━━ Exercise passage ━━
He apologised that he was worn out from a gruelling signing session and couldn’t stay, but the ever-wonderful rep from Hodder ushered us to where King would be exiting the building for the briefest of encounters.
It’s at those moments that you realise that you don’t really know what to say.
What can you say to him? Do you ask how he is? Ask how he’s enjoying the UK? Something banal like that?
Or do you explain to him that he is really the reason I started reading books for pleasure? Without picking up that copy of IT I may never have ended up working in a bookstore (I still cite working for Ottakar’s as being one of the best “day job” experiences of my life).
The rep stopped King and his entourage briefly as they were making their way out of the building, and said that he just wanted him to meet some of the booksellers from Ottakar’s who were selling his books so enthusiastically. Stephen King stopped, and despite looking exhausted by the insanely long day he’d had, he shook our hands and said hello.
Words were lost completely. It was as if I’d lost all power to communicate. I may have just made a meeping noise, but that’s about all I remember. Debs managed to thank him for all the hours of enjoyment we’d had from his books, though she always cringes at the thought as she opened her one line to Stephen King by calling him “dude”.
I really don’t see that as a bad thing. He is a dude. The dude. He’s as Dude as Lebowski. He’s the grand dude of horror and suspense.
I like to think that in that brief moment, before he was whisked away (with the chocolate that Debs gave him) to rest and recover before yet another intense signing period, that just the smallest amount of particles from the hand of Stephen King himself remained on our shaken hands. And that somewhere, hidden at an atomic level, the smallest part of King’s writing ability has transferred itself to me. If it has, it is laying dormant somewhere, waiting to be activated, because I’m still churning out the same old crap as I ever was.
Blimey.
That was a bit more than I was expecting. Amazing how many memories just one trailer can conjure up. I guess, that’s the power of Stephen King. More power to you, dude.
━━━
━━ Data ━━
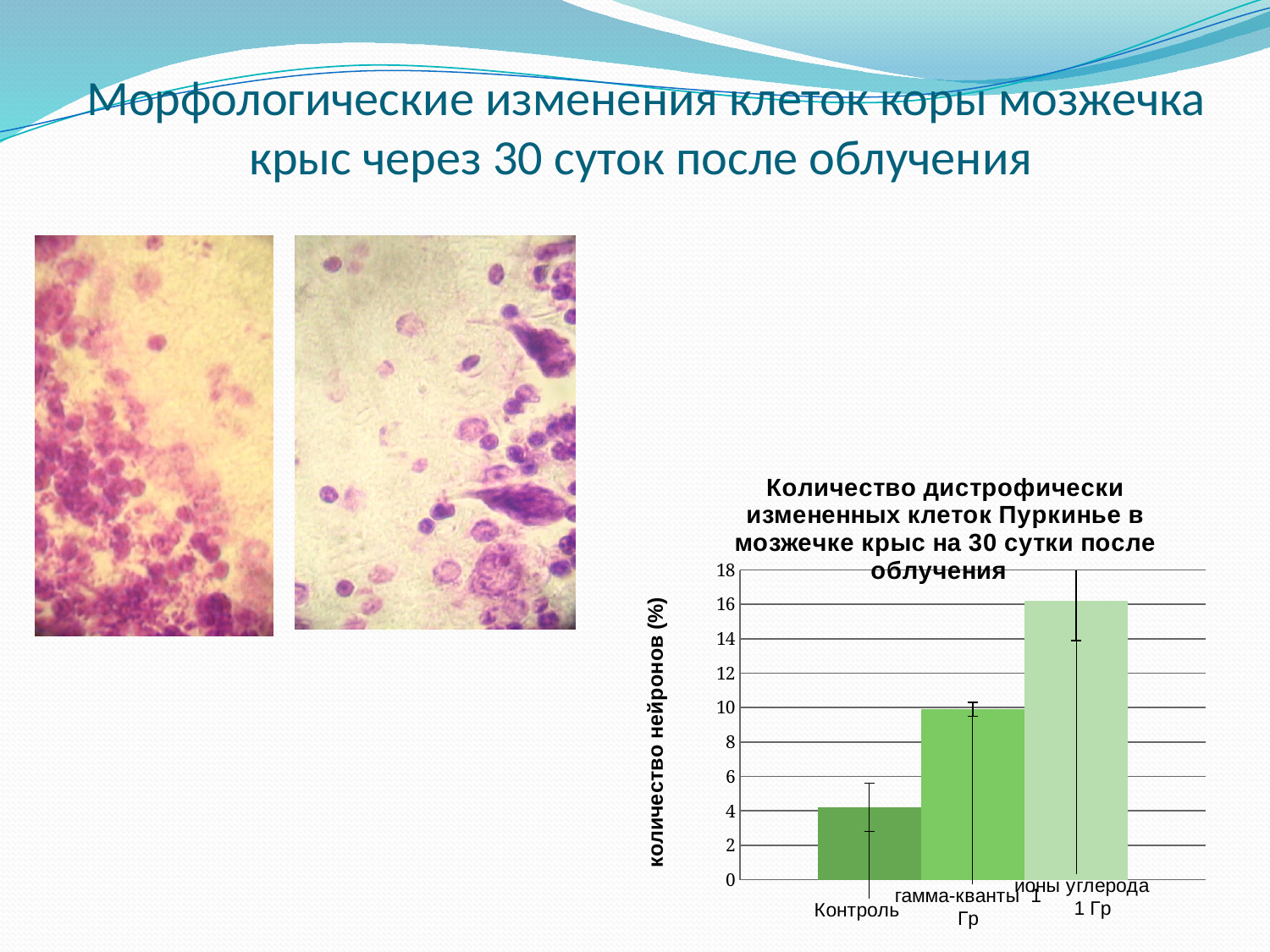
What is the highest tick value shown on the y axis of the chart? 18 How many categories are plotted on the x axis of the chart? 3 Which is larger, the value for гамма-кванты 1 Гр or the value for Контроль? гамма-кванты 1 Гр What is the label of the y axis of the chart? количество нейронов (%) Is the value for ионы углерода 1 Гр greater or less than 14? greater Which category has the lowest value in the chart? Контроль Is the value for Контроль greater or less than 6? less Do the bar values rise or fall from left to right along the x axis? rise Which category has the highest value in the chart? ионы углерода 1 Гр Is the value for гамма-кванты 1 Гр greater or less than 8? greater What kind of chart is shown on the slide? bar chart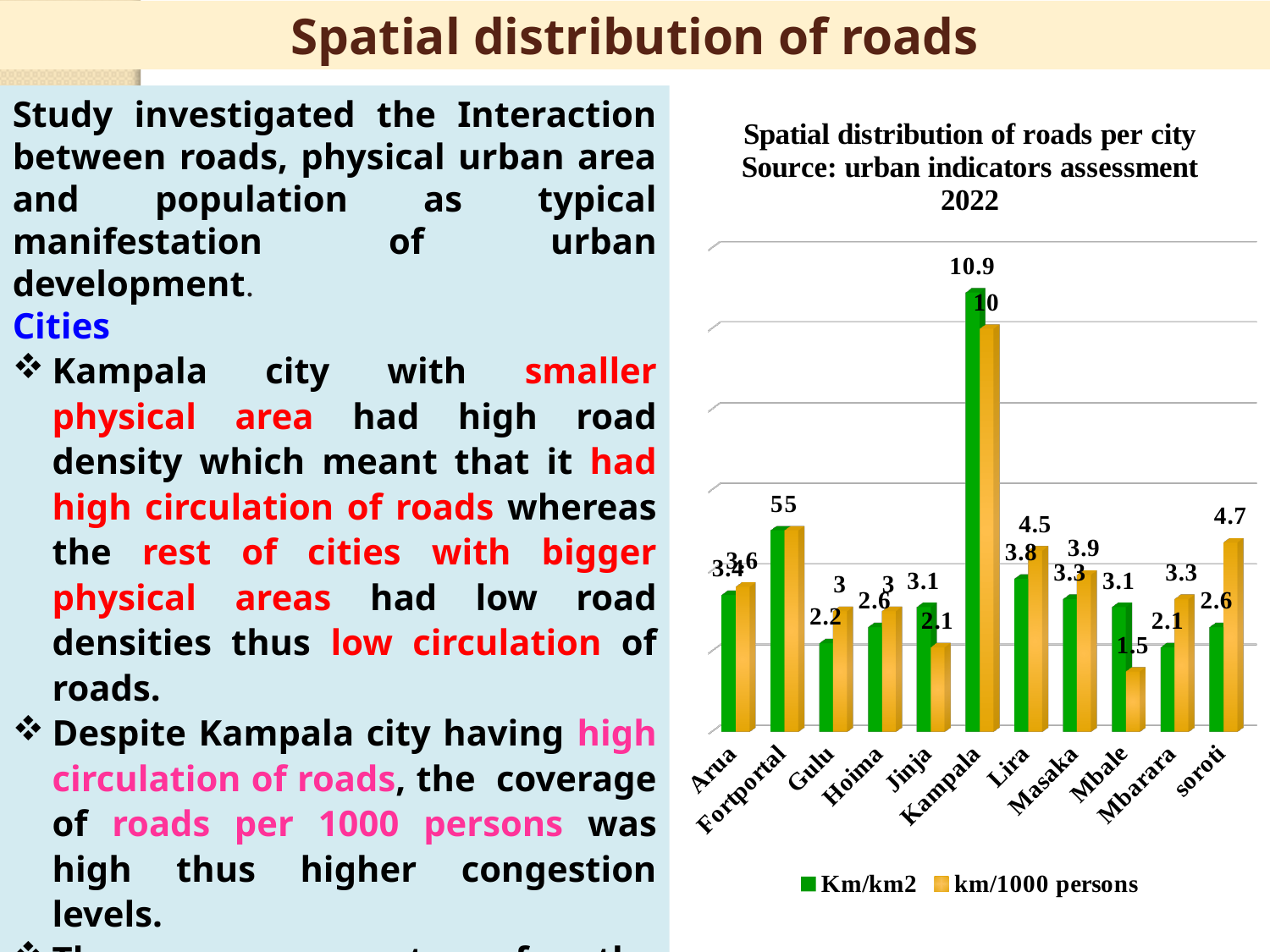
How many cities are shown on the x axis of the chart? 11 What is the km/1000 persons value for soroti? 4.7 What kind of chart is shown on the slide? bar chart Which city has the highest Km/km2 value? Kampala What is the difference between the Km/km2 value and the km/1000 persons value for Kampala? 0.9 What is the Km/km2 value for Kampala? 10.9 How many series does the legend list? 2 What are the two series named in the chart legend? Km/km2 and km/1000 persons What is the km/1000 persons value for Kampala? 10 What is the km/1000 persons value for Mbale? 1.5 For Lira, which is larger: the Km/km2 value or the km/1000 persons value? km/1000 persons Which city has the lowest km/1000 persons value? Mbale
━━━
Exercise requirements:
(A) Decide whether each statement agrees with the passage about meeting Stephen King: (i) Debs gave King some chocolate; (ii) the writer thanked King for the hours of enjoyment from his books; (iii) King stayed on to talk with the booksellers at length. Answer yes or no for each and quote the deciding words of the passage.
(B) Quote the passage about meeting Stephen King from "The rep stopped" up to and including "and said hello.".

Results for the exercise:
(A)
(i) Yes: "with the chocolate that Debs gave him"
(ii) No: "Debs managed to thank him for all the hours of enjoyment we’d had from his books"
(iii) No: "He apologised that he was worn out from a gruelling signing session and couldn’t stay"

(B)
The rep stopped King and his entourage briefly as they were making their way out of the building, and said that he just wanted him to meet some of the booksellers from Ottakar’s who were selling his books so enthusiastically. Stephen King stopped, and despite looking exhausted by the insanely long day he’d had, he shook our hands and said hello.